La temporada de floración de la lavanda en Brihuega (Guadalajara) arranca con un ambicioso dispositivo de seguridad diseñado para gestionar la llegada de más de 150.000 visitantes durante las próximas cinco semanas. Desde la última semana de junio y a lo largo de todo el mes de julio, la localidad alcarreña implementará importantes novedades en movilidad para evitar colapsos. Entre las medidas estrella destaca la habilitación de un aparcamiento disuasorio con capacidad para 3.000 vehículos y un sistema ininterrumpido de autobuses lanzadera que conectará directamente con los campos violetas.

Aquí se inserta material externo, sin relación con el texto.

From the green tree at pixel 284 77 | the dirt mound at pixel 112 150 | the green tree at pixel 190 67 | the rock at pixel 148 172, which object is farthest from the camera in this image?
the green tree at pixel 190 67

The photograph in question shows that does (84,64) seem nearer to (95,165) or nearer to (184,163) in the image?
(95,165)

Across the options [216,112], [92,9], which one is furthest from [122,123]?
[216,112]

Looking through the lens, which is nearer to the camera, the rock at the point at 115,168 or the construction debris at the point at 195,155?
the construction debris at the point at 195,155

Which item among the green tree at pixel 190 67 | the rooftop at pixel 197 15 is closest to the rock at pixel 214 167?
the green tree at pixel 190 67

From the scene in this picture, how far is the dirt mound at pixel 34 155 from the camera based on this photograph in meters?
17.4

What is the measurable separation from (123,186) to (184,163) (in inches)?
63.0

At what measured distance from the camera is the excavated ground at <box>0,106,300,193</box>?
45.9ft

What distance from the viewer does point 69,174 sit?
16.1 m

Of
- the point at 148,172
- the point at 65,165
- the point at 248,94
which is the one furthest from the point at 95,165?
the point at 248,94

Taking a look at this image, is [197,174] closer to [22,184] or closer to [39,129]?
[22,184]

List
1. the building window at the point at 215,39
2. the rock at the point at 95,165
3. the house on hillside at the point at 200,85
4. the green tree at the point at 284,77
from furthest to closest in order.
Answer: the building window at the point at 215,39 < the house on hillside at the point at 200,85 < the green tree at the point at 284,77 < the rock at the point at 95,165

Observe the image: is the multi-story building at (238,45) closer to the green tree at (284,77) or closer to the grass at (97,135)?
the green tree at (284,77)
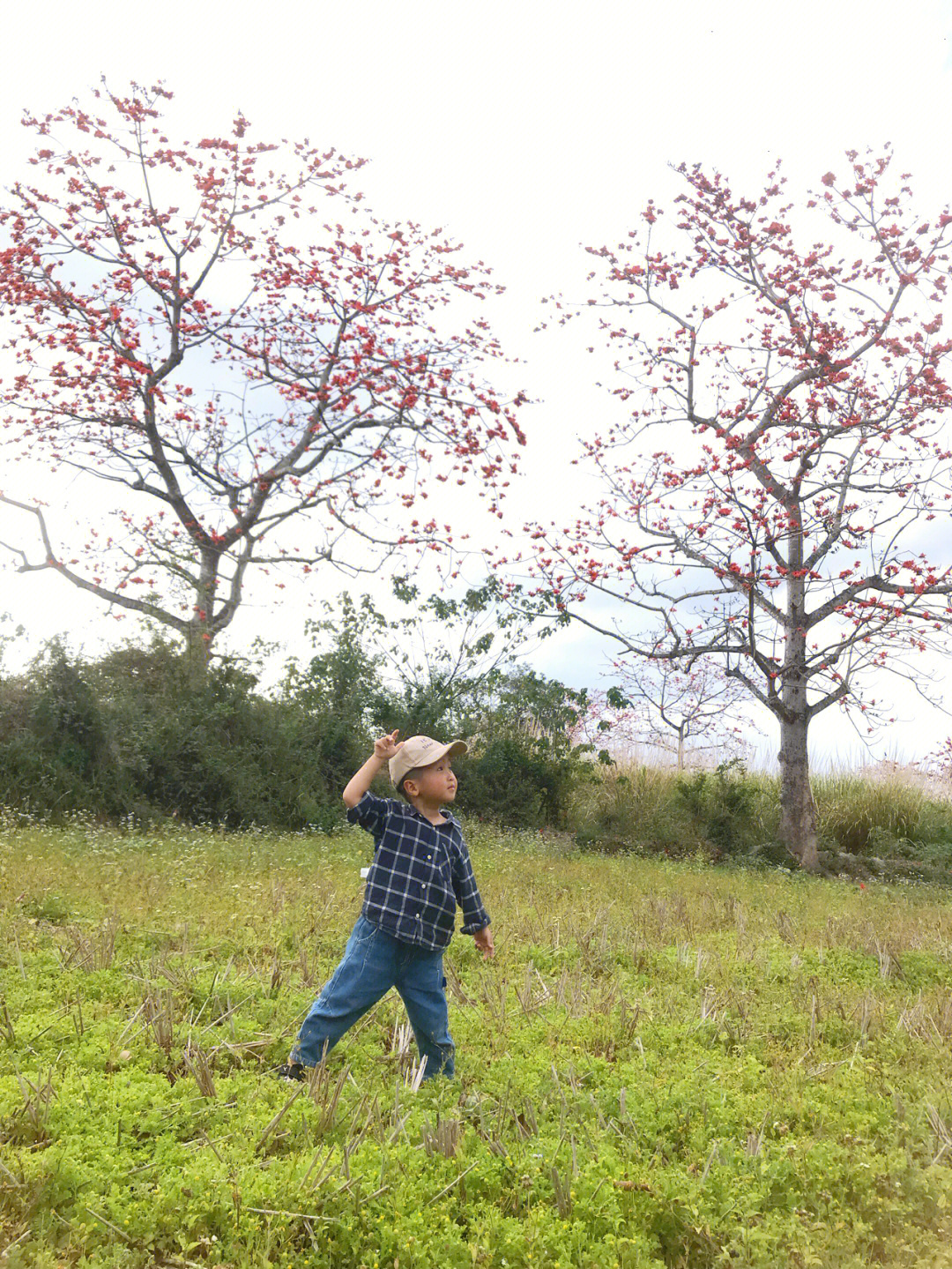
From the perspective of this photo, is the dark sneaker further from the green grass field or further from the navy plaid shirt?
the navy plaid shirt

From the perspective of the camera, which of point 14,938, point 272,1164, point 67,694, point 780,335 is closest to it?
point 272,1164

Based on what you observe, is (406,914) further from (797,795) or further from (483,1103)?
(797,795)

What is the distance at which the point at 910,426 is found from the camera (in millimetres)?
15891

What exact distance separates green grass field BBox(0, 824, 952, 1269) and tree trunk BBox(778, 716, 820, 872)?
940cm

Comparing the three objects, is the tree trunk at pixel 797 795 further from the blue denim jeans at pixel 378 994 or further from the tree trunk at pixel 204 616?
the blue denim jeans at pixel 378 994

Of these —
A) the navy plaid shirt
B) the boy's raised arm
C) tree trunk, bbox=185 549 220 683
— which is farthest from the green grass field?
tree trunk, bbox=185 549 220 683

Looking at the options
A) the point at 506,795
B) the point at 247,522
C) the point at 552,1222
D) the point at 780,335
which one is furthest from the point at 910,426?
the point at 552,1222

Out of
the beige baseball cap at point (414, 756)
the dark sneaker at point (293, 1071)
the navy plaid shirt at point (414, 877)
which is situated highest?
the beige baseball cap at point (414, 756)

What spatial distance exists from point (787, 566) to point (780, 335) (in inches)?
157

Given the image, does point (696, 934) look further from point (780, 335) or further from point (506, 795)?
point (780, 335)

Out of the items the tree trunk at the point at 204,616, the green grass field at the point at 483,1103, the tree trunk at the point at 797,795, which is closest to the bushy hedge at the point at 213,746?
the tree trunk at the point at 204,616

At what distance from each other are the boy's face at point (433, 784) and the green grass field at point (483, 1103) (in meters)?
1.36

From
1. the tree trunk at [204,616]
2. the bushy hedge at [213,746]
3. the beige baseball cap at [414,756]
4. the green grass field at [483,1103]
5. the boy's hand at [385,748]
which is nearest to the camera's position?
the green grass field at [483,1103]

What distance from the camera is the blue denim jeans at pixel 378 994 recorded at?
4.87m
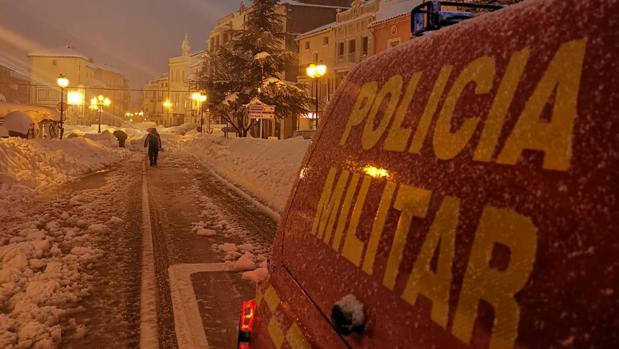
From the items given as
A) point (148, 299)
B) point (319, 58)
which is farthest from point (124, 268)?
point (319, 58)

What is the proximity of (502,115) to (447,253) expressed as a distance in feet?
1.12

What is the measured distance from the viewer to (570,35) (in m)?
1.06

Además de facilitar el acceso a las cerca de 1.000 hectáreas de lavanda que rodean el municipio y los pueblos adyacentes, el plan busca proteger el día a día de los vecinos. Para ello, se establecerá un filtro de entrada al casco urbano que limitará el tránsito mediante la imposición de un distintivo especial en los vehículos, el cual estará reservado exclusivamente para residentes, clientes de comercios y usuarios de hospedajes turísticos.

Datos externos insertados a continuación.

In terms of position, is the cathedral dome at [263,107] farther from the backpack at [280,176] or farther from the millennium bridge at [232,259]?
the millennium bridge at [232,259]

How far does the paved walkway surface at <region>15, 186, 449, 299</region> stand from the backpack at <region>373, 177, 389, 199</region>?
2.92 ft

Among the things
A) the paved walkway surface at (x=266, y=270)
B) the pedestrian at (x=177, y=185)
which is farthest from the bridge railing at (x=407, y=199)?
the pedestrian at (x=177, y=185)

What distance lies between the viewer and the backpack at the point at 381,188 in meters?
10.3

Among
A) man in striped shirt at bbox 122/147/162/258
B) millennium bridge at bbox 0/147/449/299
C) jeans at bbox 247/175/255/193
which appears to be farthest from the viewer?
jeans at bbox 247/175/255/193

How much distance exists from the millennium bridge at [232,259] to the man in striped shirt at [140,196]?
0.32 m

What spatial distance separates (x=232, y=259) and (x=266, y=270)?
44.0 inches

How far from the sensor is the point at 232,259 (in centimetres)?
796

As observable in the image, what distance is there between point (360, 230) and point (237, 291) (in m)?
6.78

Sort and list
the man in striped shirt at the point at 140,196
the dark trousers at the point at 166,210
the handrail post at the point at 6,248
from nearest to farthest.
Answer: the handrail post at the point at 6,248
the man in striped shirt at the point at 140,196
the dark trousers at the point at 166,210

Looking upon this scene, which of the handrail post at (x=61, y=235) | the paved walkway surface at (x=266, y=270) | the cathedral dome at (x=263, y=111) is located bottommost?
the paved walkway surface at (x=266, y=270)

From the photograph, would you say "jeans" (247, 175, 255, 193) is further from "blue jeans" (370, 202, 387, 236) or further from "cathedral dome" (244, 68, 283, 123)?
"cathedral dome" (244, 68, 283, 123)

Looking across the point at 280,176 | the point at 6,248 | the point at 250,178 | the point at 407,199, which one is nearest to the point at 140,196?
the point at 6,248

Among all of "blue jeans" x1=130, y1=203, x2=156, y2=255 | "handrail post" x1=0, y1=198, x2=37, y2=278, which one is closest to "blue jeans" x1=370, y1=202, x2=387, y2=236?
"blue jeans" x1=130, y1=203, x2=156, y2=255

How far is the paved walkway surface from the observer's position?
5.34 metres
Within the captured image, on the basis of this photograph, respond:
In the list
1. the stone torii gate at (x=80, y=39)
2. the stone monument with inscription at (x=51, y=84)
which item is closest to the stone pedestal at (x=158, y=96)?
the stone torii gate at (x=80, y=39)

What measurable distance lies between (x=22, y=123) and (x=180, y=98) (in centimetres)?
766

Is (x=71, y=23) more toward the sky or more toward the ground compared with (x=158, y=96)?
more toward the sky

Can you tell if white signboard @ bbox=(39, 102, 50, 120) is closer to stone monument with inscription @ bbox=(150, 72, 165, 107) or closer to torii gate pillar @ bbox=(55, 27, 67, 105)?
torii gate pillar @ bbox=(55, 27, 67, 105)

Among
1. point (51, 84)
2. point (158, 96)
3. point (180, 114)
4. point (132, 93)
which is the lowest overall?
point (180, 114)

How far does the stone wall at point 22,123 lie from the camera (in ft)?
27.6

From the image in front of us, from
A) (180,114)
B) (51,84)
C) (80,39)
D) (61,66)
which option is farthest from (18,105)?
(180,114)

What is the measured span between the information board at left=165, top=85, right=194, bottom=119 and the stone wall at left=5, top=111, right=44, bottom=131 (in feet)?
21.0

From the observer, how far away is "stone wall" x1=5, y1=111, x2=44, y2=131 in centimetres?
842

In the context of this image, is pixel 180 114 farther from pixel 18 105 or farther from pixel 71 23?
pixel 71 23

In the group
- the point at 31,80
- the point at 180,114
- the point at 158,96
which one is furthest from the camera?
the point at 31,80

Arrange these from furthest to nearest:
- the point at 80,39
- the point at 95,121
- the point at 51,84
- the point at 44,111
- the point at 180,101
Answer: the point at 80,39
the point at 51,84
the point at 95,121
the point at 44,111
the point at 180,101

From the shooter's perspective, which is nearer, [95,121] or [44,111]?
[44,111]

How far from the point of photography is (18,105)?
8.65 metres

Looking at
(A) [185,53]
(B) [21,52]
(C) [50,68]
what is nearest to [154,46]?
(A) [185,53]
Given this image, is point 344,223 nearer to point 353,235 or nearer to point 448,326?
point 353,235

El delegado del Gobierno en Castilla-La Mancha, José Pablo Sabrido, y el alcalde de Brihuega, Luis Manuel Viejo, han revisado este operativo en la Comisión Local de Seguridad, que contará con un refuerzo notable de agentes de la Guardia Civil y del subsector de Tráfico. Estos efectivos se encargarán del control de accesos y supervisarán la fluidez desde la autovía A-2 y las carreteras nacionales, apoyados por paneles luminosos informativos para los conductores. En el dispositivo general, que incluye puntos de atención sanitaria, también participan la Subdelegación del Gobierno en Guadalajara, Protección Civil, Cruz Roja y el Gobierno regional.

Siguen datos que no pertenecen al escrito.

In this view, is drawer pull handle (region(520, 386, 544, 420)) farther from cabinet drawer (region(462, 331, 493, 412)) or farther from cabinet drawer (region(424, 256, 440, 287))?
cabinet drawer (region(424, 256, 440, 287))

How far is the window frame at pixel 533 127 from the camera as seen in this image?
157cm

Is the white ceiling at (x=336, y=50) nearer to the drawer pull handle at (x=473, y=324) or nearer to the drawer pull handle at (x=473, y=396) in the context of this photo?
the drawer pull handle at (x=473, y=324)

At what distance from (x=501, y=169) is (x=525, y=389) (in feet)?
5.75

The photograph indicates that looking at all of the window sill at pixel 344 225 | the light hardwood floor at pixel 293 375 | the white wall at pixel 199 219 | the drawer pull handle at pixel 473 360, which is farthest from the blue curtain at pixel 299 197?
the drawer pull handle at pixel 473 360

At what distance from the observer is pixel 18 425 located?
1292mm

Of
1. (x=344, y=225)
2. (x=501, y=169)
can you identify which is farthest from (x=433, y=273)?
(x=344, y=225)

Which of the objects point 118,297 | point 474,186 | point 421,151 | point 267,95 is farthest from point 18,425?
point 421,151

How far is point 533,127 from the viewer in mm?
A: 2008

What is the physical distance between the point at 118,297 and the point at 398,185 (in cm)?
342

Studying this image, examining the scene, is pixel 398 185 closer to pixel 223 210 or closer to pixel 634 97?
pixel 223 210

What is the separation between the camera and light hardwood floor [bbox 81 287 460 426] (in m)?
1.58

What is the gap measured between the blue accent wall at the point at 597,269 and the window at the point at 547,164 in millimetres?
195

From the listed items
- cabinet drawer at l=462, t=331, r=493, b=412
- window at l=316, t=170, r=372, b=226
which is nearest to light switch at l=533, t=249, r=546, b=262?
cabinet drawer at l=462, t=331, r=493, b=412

La evolución del turismo rural en la Alcarria
El despliegue de este año consolida la profesionalización del turismo en la comarca. Como hemos documentado en la hemeroteca de Liberal de Castilla durante el último año, Brihuega se ha consagrado definitivamente como la capital nacional del Turismo de Floración. Lo que cobró gran impulso mediático con el Festival de la Lavanda, cuya décima edición se celebró en 2024, ha exigido a las administraciones perfeccionar su respuesta logística de forma progresiva. La apuesta actual por disuadir el uso del coche privado a favor de autobuses lanzadera y la restricción del tráfico urbano supone un paso clave para garantizar un turismo sostenible, logrando rentabilizar el creciente atractivo de la floración sin sacrificar la tranquilidad y la convivencia vecinal en julio.